Констанция на мгновение отвела глаза и посмотрела на праздную толпу.
— Грэм Маккензи, — медленно проговорила она, — какой толк ходить вокруг да около? Почему мы не можем быть откровенны друг с другом? — Помолчала и задумчиво продолжила: — Хорошо, я начну первой. Довольно давно я впуталась в подделку чеков ради одного мужчины. Я бы сделала для него все, все что угодно!
Лицо Маккея-Маккензи затуманилось. Констанция сразу заметила его реакцию, поскольку пристально наблюдала за ним. Итак, он не терпел никакой конкуренции.
— Я говорю о своем муже. Он пошел на растрату, думая, что делает это ради меня, — пояснила она.
Лицо Маккензи прояснилось; он явно почувствовал облегчение. Большинство мужчин таковы, и он не был исключением из правил. Сам он мог преступать законы морали, но от женщин требовал следования высоким нравственным стандартам.
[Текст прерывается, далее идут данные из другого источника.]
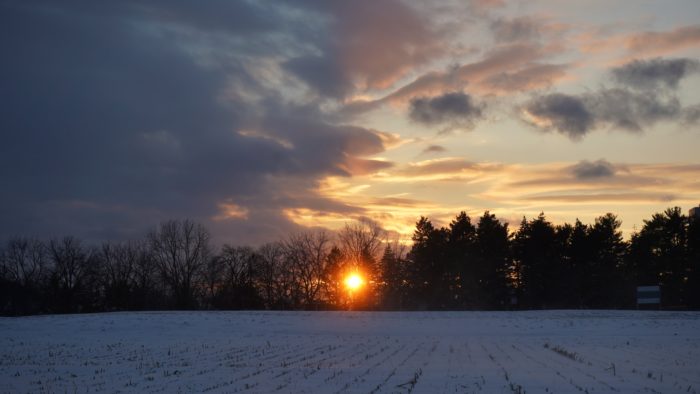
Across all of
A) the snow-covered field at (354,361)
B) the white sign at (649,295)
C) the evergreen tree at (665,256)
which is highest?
the evergreen tree at (665,256)

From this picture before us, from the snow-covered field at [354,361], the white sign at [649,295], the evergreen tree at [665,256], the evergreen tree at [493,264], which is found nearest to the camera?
the snow-covered field at [354,361]

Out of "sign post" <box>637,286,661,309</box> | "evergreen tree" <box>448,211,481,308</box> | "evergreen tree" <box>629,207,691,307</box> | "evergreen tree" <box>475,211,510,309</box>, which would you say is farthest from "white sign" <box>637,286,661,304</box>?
"evergreen tree" <box>448,211,481,308</box>

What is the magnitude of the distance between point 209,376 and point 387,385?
220 inches

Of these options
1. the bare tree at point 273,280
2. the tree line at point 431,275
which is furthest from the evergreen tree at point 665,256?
the bare tree at point 273,280

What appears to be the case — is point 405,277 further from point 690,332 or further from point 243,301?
point 690,332

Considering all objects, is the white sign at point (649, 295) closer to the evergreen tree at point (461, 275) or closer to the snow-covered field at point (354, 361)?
the evergreen tree at point (461, 275)

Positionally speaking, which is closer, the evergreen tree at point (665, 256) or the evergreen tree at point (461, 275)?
the evergreen tree at point (665, 256)

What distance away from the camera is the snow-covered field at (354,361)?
650 inches

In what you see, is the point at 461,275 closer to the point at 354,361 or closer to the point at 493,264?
the point at 493,264

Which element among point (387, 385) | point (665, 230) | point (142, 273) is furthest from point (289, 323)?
point (142, 273)

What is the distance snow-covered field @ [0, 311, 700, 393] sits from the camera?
16.5m

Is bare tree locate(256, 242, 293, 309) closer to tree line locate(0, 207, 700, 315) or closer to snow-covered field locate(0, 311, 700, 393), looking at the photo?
tree line locate(0, 207, 700, 315)

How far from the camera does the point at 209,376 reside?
727 inches

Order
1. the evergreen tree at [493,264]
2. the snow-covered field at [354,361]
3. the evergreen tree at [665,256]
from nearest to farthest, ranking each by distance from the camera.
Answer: the snow-covered field at [354,361] → the evergreen tree at [665,256] → the evergreen tree at [493,264]
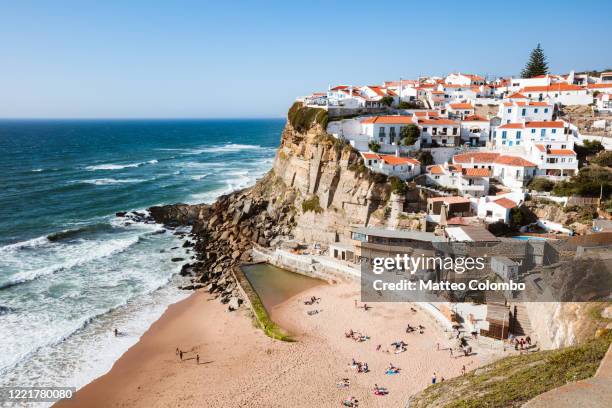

— Мы стали преступниками-дилетантами, партнерами по преступлению, — продолжала Констанция. — Муж покончил с собой, когда был один, вдали от меня. Он не смог выдержать суровую битву с жизнью. А я с тех пор помогаю тем, кто оказался вовлечен в схватку с законом. Теперь вы знаете, кто я. Я отдаюсь на вашу милость. Мне приходилось участвовать в таких делах, с которыми меня бы никто никогда не связал. И я хочу вам помочь. Будьте же и вы со мной откровенны.